Naomie vient des Etats Unis. Elle arrive en Israël bardée de diplômes en éducation spécialisée. On rétrograde son niveau et on lui accorde de s'inscrire en maîtrise, avec des "hachlamots". Même scénario. Naomie a une bourse, qu'elle dépensera pedant ces années d'hachlamot, où rien ne laisse prévoir les difficultés à venir. Au bout de sept ans, elle aussi, bloquée par tous les obstacles dont un consiste à attendre des mois des décisions de commissions ou des notes de devoir conditionnant vos prochaines inscriptions, finit par abandonner. Naomie, spécialisée dans l'éducation des enfants en difficulté ne pourra jamais transmettre son savoir ni même travailer dans son domaine.
Tal elle, est bi-nationale, et elle est issue d'une famille modeste. Lorsqu'elle arrive des Etats Unis, elle s'affronte pendant six ans à la machine de l'éducation supérieure. Elle repartira aux USA pour son doctorat, qu'elle achève en un temps normal.
Faut-il vous énoncer les vingt cas recencés sans grande recherche parmi tous les étudiants de ma promotion? Faut-il vous dire qu'arrivée en Israël avec un Master canadien et une maîtrise française, on m'imposa à moi aussi trois années d'hachlamots? Faut-il dire qu'il m'a fallu neuf ans pour faire un doctorat, et que je dus abandonner le premier entrepris pour une suite de quatre scandales dans le traitement de mon dossier par l'Université hébraïque?

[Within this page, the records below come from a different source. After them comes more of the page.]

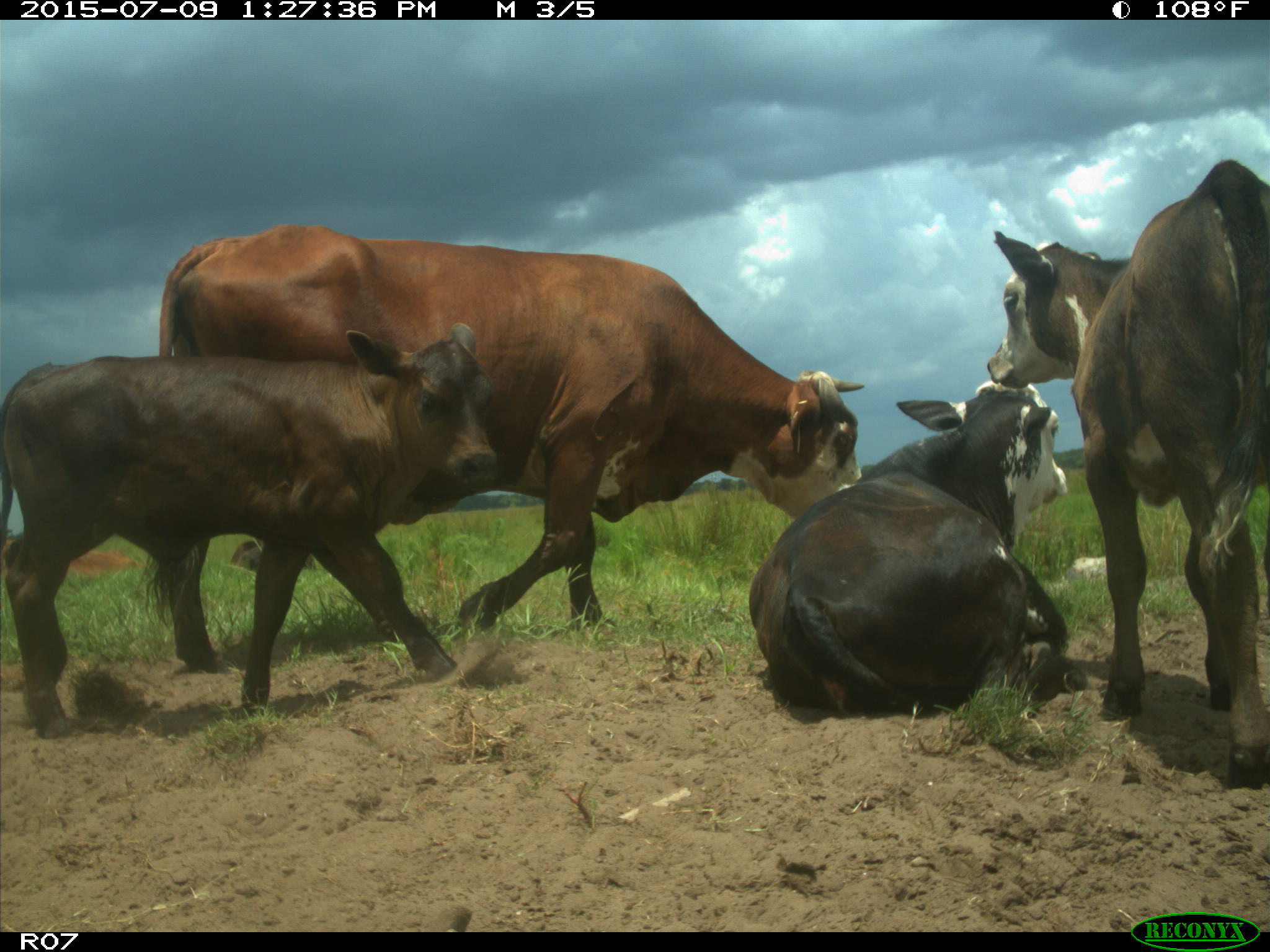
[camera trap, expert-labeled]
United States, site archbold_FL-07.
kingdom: Animalia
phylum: Chordata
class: Mammalia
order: Artiodactyla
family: Bovidae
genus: Bos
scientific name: Bos taurus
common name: domestic cow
Bos taurus (domestic cow).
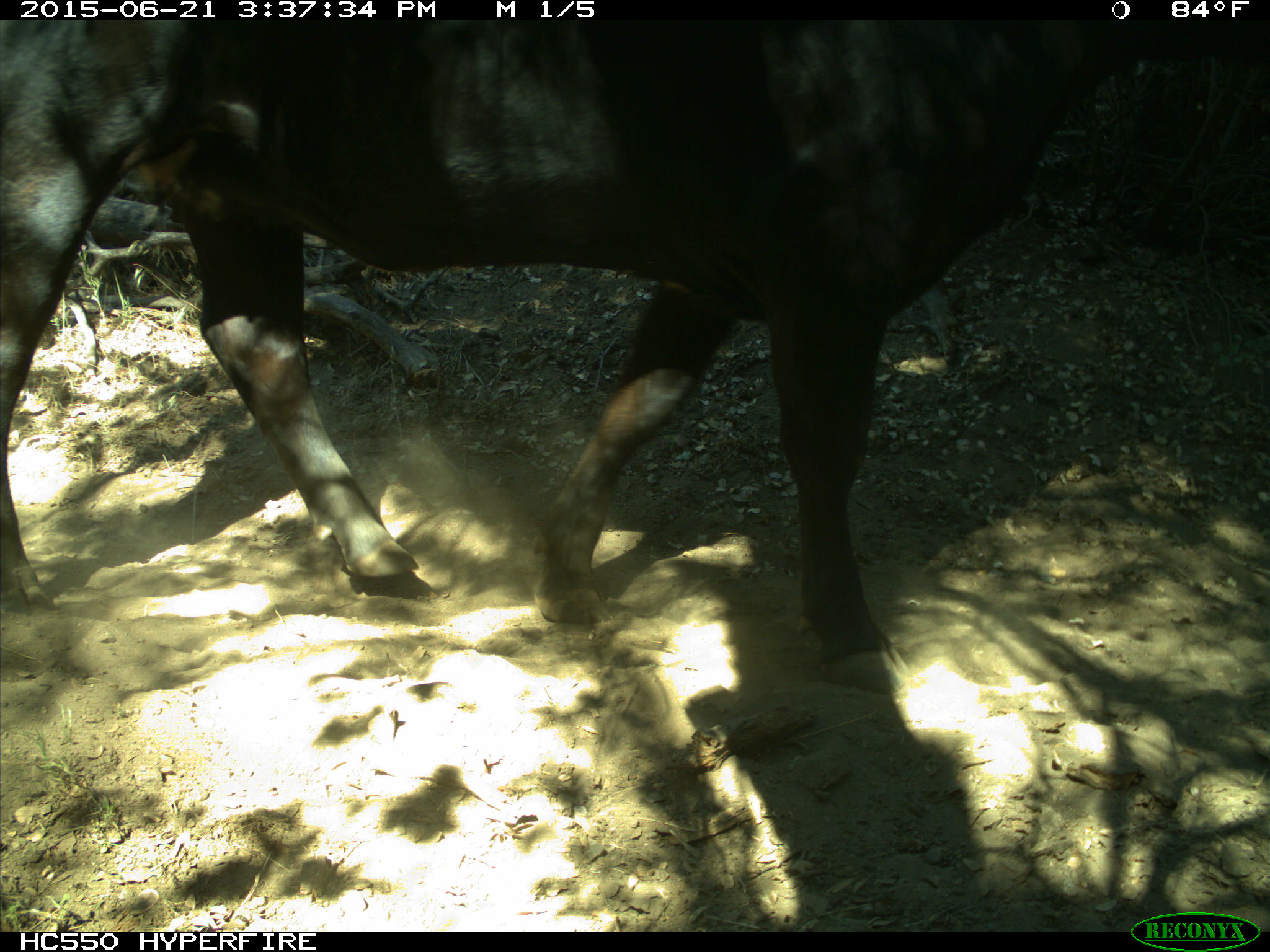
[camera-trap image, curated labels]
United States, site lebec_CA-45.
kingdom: Animalia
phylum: Chordata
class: Mammalia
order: Artiodactyla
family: Bovidae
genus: Bos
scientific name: Bos taurus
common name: domestic cow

Il y a là véritablement un scandale, et la seule institution capable de faire pression sur les universités est l'agence juive: c'est elle qui verse des bourses et qui ferme les yeux sur cette technique de pompage de l'argent pendant trois ans avant la mise en place d'un système de blocage pour favoriser d'heureux élus de bonnes familles. C'est la technique du closed shop (marché fermé, réservé) et la meilleure preuve de ce favoritisme honteux protégeant quelques familles, c'est que certains milliardaires américains se sont émus du fait que les Universités israëliennes ont parmi les taux les plus faibles de publication du monde par nombre de doctorants et enseignants. C'est tout à fait logique si on observe que pour les professeurs, un doctorat est une concurence potentiel et que tout est fait pour l'empêcher de publier, et que d'autre part, les sélectionnés du système ne sont pas brillantissimes.
Le problème subsidiaire de ce système éducatif est que toutes ces difficultés ne valorisent pas plus vos diplômes. Lorsque vous vous présentez ensuite dans une université française, vous entendrez des réflexions comme "c'est un diplôme du Tiers-Monde", ou bien "de toute façon, nous n'avons pas d'accord d'équivalence avec Israël". Les diplômes israëliens coûtent cher, ils ne débouchent pas sur un diplôme académique du niveau doctoral si vous n'appartenez pas aux familles de privilégiés israëliens proches du pouvoir, et ils ne sont pas reconnus à l'extérieur.